Rising Republican party leader and South Carolina Governor Nikki Haley accepted Donald Trump's offer of United Nations ambassadorship early Wednesday, all but ensuring his campaign promise to stop the United States' payments to the international body aimed at climate change research. The U.S. was, until now, the largest promissory to the fund, which could fall apart without pressure to contribute from the nation's leaders.

Haley's own environmental policy is pretty squarely in line with the Republican party, and her acceptance of Trump's offer indicates that she's on board with the plan to stop payments to the U.N.'s Green Climate fund, one of Trump's most specific campaign promises. She's openly supported offshore drilling and pledged to never support raising the gas tax. The Conservation Voters of South Carolina, an environmental advocacy group in her home state, gave Haley a D rating for her environmental policy between 2011-2013.

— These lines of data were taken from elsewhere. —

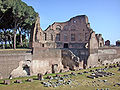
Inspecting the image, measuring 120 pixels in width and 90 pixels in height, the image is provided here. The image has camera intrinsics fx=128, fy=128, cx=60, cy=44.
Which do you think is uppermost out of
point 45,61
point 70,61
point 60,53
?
point 60,53

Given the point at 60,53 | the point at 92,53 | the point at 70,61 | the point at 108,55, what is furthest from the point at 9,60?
the point at 108,55

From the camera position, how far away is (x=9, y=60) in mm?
15008

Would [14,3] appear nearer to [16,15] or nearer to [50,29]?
[16,15]

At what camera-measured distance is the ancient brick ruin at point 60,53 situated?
613 inches

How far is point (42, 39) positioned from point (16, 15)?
8.89 meters

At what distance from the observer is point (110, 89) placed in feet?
34.1

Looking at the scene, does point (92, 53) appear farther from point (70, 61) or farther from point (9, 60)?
point (9, 60)

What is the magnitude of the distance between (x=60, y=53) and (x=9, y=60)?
8.04 m

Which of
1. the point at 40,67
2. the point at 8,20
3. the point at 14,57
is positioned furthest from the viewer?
the point at 8,20

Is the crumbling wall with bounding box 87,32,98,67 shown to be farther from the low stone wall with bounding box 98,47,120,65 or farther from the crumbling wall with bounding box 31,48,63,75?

The GOP expressed disapproval of the U.S. involvement in the U.N. climate change fund since its beginning. In 2014, President Obama pledged $3 billion to the fund to incentivize other wealthy nations to fight climate change, but the Republican legislature were quick to voice their disapproval. Thirty-seven GOP senators sent the president a letter detailing their outrage at Obama's "unilateral decision" following the first payment of $500 million, which equates to .0001 percent of the federal budget. "Congress will not be forthcoming with these funds in the future without a vote in the Senate on any final agreement as required in the U.S. Constitution,” the letter read.

The money for the Green Climate fund came through the State Department's budget, which the executive branch has the discretion to direct where it chooses. Technically, this means Haley herself won't be eliminating the funds, but rather working with the future president and secretary of state (currently rumored to be former Trump opponent Mitt Romney) to see that the payments are stopped and there is no significant backlash from the U.N. Japan, Germany, and the United Kingdom pledged significantly higher portions of their gross domestic product to the fund, which may cause some international embarrassment for the U.S. as the country will now more than likely withdraw the relatively small proportion it had previously promised.

Though Haley won't be singlehandedly making the decision to end the climate change payments to the U.N., her record shows that she probably won't be standing in the way of Trump's decision either. Haley may take the brunt of the international concern over climate change for the president, who belongs to the only major political party in the world that denies the existence of climate change. Whether she can successfully navigate this tricky territory given her globally controversial new boss and her lack of foreign policy experience will be determined when she is confirmed by the Senate in the new year.